José Rachão está habituado a ser um nómada. Dono de uma das barbas mais carismáticas do futebol português, Rachão foi jogador de muitos clubes (Benfica, Montijo, Vitória de Setúbal, Académica e Portimonense, entre outros) e treinador de mais ainda. Em 24 anos, Rachão treinou 18 equipas, de Fafe ao Barreiro, passando por Setúbal, onde conquistou pelo Vitória uma Taça de Portugal em 2005. Depois desse triunfo no Jamor, ainda mais um ano no União da Madeira, antes de ser mais um a partir para outro mundo, o do futebol árabe. E por lá andou entre 2006 e 2013, com igual itinerância.

Entradas do conjunto de dados:
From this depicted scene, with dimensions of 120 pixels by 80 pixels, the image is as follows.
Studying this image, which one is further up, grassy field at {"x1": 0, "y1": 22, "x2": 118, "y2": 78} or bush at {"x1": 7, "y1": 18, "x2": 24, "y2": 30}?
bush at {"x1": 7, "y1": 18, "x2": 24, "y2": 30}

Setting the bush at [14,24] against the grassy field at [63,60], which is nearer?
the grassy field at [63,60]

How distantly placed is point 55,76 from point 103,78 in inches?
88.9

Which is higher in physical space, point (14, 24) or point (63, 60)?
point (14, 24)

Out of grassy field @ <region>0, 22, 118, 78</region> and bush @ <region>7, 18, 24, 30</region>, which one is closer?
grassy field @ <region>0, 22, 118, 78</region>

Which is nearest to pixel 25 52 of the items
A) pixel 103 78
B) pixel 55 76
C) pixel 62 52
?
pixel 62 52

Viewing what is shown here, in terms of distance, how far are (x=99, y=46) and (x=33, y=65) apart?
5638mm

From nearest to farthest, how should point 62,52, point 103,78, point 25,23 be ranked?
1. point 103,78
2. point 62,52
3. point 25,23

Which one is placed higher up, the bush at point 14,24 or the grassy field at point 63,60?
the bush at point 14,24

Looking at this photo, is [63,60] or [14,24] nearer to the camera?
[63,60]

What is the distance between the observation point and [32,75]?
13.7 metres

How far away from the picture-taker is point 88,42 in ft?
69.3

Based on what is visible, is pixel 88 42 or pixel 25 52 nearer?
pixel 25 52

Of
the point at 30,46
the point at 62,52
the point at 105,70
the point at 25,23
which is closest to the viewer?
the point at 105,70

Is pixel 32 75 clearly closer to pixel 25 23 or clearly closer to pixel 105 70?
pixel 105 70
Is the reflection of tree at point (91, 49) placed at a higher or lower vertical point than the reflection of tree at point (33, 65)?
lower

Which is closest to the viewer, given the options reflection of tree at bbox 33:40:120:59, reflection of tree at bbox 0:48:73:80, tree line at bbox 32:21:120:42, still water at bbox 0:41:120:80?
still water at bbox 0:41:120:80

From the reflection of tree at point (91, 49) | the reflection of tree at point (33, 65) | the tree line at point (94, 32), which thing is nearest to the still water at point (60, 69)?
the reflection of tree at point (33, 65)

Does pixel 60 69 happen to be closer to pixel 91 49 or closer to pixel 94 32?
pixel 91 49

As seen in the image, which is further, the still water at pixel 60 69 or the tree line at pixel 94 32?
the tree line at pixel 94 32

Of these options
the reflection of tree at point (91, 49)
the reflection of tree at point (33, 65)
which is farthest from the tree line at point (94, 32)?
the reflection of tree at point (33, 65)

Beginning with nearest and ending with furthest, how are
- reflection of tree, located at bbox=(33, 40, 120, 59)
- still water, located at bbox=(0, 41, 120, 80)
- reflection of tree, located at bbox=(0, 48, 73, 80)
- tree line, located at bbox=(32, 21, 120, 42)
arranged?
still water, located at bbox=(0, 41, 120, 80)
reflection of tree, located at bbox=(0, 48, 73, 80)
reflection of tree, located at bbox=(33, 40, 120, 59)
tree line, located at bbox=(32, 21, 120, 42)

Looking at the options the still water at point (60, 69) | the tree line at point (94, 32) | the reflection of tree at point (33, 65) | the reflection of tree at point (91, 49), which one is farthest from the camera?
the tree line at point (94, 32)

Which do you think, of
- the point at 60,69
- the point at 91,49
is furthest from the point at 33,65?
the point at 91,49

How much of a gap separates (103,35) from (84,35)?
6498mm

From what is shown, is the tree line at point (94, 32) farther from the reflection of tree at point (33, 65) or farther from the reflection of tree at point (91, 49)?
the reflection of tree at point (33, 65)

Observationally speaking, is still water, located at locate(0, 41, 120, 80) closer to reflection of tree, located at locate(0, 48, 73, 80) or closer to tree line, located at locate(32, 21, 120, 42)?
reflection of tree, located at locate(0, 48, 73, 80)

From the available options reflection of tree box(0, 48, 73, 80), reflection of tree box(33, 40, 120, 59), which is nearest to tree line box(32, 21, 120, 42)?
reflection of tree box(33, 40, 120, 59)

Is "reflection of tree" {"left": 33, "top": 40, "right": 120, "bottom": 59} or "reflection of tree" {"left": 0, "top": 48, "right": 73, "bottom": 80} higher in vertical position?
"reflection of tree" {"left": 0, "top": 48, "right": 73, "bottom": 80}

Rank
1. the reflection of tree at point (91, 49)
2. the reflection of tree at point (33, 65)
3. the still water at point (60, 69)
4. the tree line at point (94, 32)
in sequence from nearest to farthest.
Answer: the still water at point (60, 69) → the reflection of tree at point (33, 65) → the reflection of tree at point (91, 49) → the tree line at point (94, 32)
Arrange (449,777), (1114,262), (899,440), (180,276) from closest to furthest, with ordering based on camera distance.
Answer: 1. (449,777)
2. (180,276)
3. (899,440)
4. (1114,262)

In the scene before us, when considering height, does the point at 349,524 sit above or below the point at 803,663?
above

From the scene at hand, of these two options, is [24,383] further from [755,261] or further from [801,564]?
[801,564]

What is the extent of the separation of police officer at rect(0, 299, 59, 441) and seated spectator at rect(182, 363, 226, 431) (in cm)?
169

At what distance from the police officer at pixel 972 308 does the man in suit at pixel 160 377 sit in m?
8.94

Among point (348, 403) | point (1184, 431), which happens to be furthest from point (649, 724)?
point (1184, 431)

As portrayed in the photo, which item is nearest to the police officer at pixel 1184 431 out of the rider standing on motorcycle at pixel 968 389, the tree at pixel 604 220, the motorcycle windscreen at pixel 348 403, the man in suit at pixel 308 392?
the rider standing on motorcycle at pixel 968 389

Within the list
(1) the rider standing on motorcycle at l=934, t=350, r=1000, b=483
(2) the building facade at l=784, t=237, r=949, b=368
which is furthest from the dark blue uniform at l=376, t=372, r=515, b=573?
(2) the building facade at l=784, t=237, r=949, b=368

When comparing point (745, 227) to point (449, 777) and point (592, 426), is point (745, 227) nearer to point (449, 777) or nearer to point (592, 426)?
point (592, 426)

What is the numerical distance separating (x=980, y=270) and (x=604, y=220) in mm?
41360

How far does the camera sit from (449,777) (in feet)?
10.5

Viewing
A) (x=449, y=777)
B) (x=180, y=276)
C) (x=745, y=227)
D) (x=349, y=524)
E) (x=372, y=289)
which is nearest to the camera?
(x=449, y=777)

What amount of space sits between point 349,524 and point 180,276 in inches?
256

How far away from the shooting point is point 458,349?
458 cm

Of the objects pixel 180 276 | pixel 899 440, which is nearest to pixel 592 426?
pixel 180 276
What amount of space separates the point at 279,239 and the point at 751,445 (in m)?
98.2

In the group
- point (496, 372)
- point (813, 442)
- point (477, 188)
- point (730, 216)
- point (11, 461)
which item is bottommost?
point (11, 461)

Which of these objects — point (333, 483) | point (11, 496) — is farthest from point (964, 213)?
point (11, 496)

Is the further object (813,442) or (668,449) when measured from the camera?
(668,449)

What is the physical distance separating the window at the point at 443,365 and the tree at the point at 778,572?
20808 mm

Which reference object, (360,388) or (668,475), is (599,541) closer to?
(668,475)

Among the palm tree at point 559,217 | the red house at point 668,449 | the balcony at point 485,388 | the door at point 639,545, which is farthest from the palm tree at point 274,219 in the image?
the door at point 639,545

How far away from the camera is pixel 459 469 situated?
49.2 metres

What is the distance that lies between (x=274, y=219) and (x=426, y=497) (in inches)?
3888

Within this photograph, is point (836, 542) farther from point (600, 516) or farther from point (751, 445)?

OBJETIVO:
Reproduz palavra a palavra o texto sobre José Rachão, do início ao fim.

RESULTADO:
José Rachão está habituado a ser um nómada. Dono de uma das barbas mais carismáticas do futebol português, Rachão foi jogador de muitos clubes (Benfica, Montijo, Vitória de Setúbal, Académica e Portimonense, entre outros) e treinador de mais ainda. Em 24 anos, Rachão treinou 18 equipas, de Fafe ao Barreiro, passando por Setúbal, onde conquistou pelo Vitória uma Taça de Portugal em 2005. Depois desse triunfo no Jamor, ainda mais um ano no União da Madeira, antes de ser mais um a partir para outro mundo, o do futebol árabe. E por lá andou entre 2006 e 2013, com igual itinerância.